Copy out the entire listing below word for word, leaving out the pictures.

ENTRIES SUPPLIED »
** Begin **
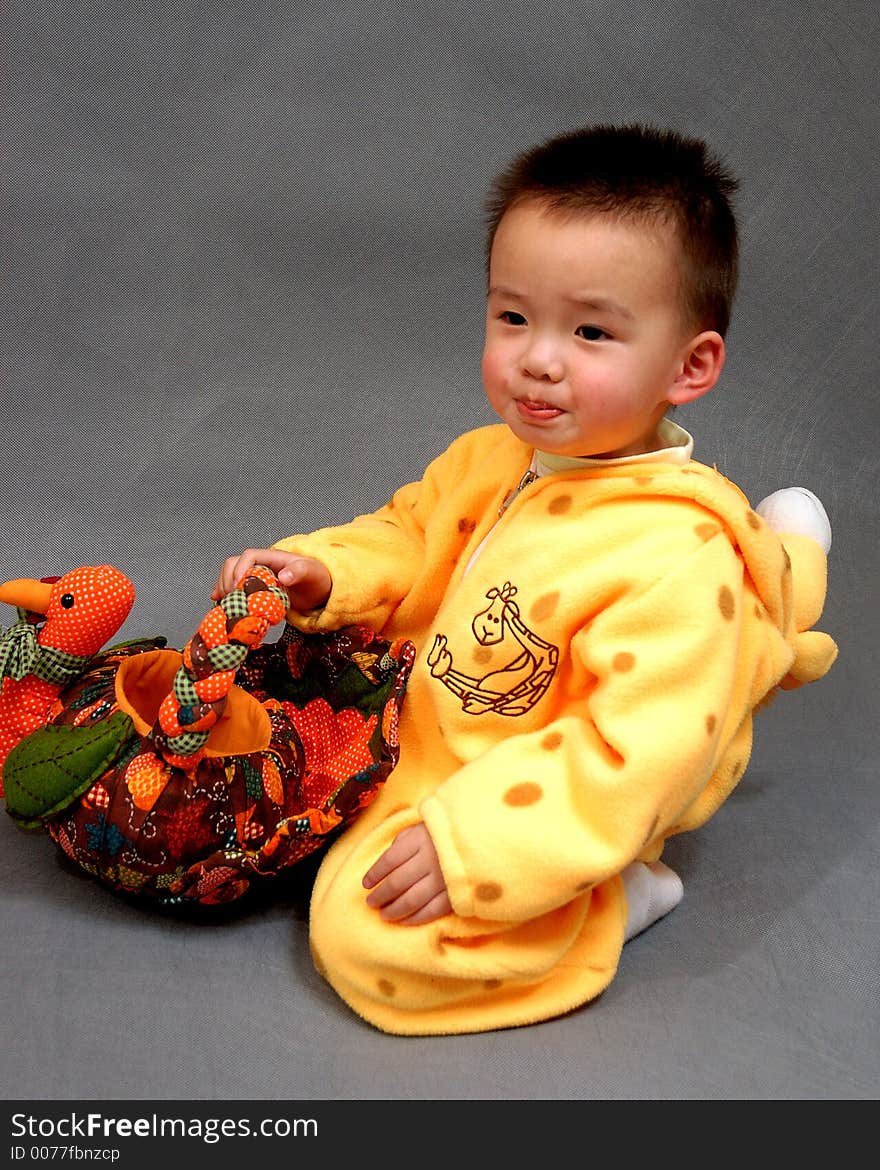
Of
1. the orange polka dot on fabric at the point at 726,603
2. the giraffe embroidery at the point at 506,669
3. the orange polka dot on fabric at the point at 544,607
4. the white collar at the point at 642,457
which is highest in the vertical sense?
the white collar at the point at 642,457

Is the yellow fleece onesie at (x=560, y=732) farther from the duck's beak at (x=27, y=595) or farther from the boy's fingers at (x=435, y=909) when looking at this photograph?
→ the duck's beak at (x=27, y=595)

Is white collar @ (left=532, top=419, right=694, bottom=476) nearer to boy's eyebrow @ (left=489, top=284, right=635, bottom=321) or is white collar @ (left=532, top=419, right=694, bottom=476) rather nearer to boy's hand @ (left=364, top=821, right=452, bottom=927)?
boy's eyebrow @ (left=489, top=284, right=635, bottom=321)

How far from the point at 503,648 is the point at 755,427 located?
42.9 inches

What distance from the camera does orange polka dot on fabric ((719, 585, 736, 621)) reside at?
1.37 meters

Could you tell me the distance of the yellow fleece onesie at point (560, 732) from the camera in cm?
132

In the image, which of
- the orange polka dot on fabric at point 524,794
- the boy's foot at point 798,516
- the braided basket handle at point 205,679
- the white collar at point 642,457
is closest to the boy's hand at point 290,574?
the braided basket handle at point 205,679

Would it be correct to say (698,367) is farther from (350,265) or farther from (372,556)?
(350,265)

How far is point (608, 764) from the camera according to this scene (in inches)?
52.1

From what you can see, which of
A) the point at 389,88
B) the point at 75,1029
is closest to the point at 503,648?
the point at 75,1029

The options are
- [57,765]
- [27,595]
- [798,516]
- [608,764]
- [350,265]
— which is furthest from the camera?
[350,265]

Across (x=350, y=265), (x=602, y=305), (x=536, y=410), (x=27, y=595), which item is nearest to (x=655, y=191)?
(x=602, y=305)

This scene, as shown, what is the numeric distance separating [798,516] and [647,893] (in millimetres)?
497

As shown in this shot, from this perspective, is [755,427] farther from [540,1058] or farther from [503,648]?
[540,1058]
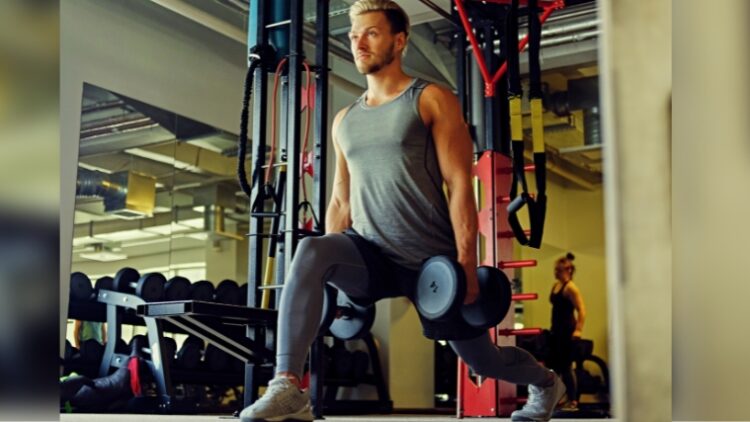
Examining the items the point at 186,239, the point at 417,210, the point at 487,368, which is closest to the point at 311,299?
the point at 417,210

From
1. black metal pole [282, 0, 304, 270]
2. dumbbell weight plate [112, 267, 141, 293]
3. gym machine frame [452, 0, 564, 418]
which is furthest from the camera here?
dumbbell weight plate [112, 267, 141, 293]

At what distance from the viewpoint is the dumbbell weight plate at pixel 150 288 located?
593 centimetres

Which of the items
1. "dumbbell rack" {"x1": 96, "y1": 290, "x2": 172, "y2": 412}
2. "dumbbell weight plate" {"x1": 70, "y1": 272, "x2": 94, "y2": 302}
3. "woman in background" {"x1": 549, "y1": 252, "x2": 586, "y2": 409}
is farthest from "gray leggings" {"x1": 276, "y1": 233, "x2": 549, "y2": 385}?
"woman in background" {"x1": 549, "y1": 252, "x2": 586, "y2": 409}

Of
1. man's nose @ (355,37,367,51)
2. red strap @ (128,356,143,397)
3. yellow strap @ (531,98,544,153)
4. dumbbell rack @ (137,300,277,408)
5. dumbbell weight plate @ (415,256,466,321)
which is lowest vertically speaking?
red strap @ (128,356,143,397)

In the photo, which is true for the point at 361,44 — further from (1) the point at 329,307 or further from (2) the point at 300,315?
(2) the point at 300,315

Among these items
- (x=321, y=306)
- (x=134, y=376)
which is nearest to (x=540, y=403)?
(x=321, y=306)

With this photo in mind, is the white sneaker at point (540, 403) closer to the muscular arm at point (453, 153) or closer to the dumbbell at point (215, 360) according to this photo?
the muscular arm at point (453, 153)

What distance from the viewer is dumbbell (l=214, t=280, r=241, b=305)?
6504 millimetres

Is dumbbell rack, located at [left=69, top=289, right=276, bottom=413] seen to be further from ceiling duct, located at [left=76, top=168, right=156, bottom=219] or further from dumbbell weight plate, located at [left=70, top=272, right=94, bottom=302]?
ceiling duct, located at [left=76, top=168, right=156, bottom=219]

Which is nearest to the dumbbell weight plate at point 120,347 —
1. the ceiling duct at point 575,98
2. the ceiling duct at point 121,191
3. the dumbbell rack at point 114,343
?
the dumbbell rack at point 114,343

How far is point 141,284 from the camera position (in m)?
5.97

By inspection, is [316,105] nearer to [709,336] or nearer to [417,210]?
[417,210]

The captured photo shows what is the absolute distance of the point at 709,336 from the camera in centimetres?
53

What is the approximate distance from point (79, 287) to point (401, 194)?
** End **
SOLUTION FOR THIS TASK »
Of
1. the orange polka dot on fabric at the point at 726,603
2. the giraffe embroidery at the point at 506,669
3. the orange polka dot on fabric at the point at 544,607
4. the white collar at the point at 642,457
which is highest in the vertical sense?
the white collar at the point at 642,457

Is the yellow fleece onesie at (x=560, y=732) farther from the duck's beak at (x=27, y=595) or farther from the boy's fingers at (x=435, y=909) when looking at this photograph?
→ the duck's beak at (x=27, y=595)

Is white collar @ (left=532, top=419, right=694, bottom=476) nearer to boy's eyebrow @ (left=489, top=284, right=635, bottom=321) or is white collar @ (left=532, top=419, right=694, bottom=476) rather nearer to boy's hand @ (left=364, top=821, right=452, bottom=927)?
boy's eyebrow @ (left=489, top=284, right=635, bottom=321)

How far from the point at 503,648 is the point at 755,427 located?
42.9 inches

What distance from the camera does orange polka dot on fabric ((719, 585, 736, 621)) reside at?
1.37 meters

Could you tell me the distance of the yellow fleece onesie at point (560, 732) from the camera in cm?
132

In the image, which of
- the orange polka dot on fabric at point 524,794
- the boy's foot at point 798,516
- the braided basket handle at point 205,679
- the white collar at point 642,457
is closest to the boy's hand at point 290,574?
the braided basket handle at point 205,679

Would it be correct to say (698,367) is farther from (350,265) or farther from (372,556)?
(350,265)

How far is point (608, 764) from the camera according to this scene (in inches)?
52.1

From what you can see, which of
A) the point at 389,88
B) the point at 75,1029
is closest to the point at 503,648?
the point at 75,1029

The options are
- [57,765]
- [27,595]
- [798,516]
- [608,764]
- [350,265]
— which is furthest from the camera?
[350,265]

Across (x=350, y=265), (x=602, y=305), (x=536, y=410), (x=27, y=595), which item is nearest to (x=655, y=191)?
(x=602, y=305)

This scene, as shown, what is the numeric distance separating [798,516] and [647,893] (in millimetres)?
497

As shown in this shot, from this perspective, is [755,427] farther from [540,1058] or farther from [503,648]?
[540,1058]
Examining the items the point at 186,239, the point at 417,210, the point at 487,368, which is closest to the point at 311,299?
the point at 417,210

From
1. black metal pole [282, 0, 304, 270]
2. dumbbell weight plate [112, 267, 141, 293]
3. gym machine frame [452, 0, 564, 418]
which is furthest from the camera here?
dumbbell weight plate [112, 267, 141, 293]

At what distance from the viewpoint is the dumbbell weight plate at pixel 150 288 located?
593 centimetres

Which of the items
1. "dumbbell rack" {"x1": 96, "y1": 290, "x2": 172, "y2": 412}
2. "dumbbell weight plate" {"x1": 70, "y1": 272, "x2": 94, "y2": 302}
3. "woman in background" {"x1": 549, "y1": 252, "x2": 586, "y2": 409}
is farthest from "gray leggings" {"x1": 276, "y1": 233, "x2": 549, "y2": 385}?
"woman in background" {"x1": 549, "y1": 252, "x2": 586, "y2": 409}

Of
1. man's nose @ (355,37,367,51)
2. red strap @ (128,356,143,397)
3. yellow strap @ (531,98,544,153)
4. dumbbell rack @ (137,300,277,408)
5. dumbbell weight plate @ (415,256,466,321)
which is lowest vertically speaking?
red strap @ (128,356,143,397)

In the photo, which is true for the point at 361,44 — further from (1) the point at 329,307 or further from (2) the point at 300,315?
(2) the point at 300,315

Among these items
- (x=321, y=306)
- (x=134, y=376)
which is nearest to (x=540, y=403)?
(x=321, y=306)

With this photo in mind, is the white sneaker at point (540, 403) closer to the muscular arm at point (453, 153) or closer to the dumbbell at point (215, 360) according to this photo?
the muscular arm at point (453, 153)

What distance from the viewer is dumbbell (l=214, t=280, r=241, b=305)?
6504 millimetres

Is dumbbell rack, located at [left=69, top=289, right=276, bottom=413] seen to be further from ceiling duct, located at [left=76, top=168, right=156, bottom=219] or further from dumbbell weight plate, located at [left=70, top=272, right=94, bottom=302]?
ceiling duct, located at [left=76, top=168, right=156, bottom=219]

Which is nearest to the dumbbell weight plate at point 120,347 —
1. the ceiling duct at point 575,98
2. the ceiling duct at point 121,191
3. the dumbbell rack at point 114,343
?
the dumbbell rack at point 114,343

How far is point 141,284 from the camera position (in m)?
5.97

By inspection, is [316,105] nearer to [709,336] or nearer to [417,210]?
[417,210]

The captured photo shows what is the absolute distance of the point at 709,336 from the camera in centimetres?
53

What is the approximate distance from point (79, 287) to point (401, 194)?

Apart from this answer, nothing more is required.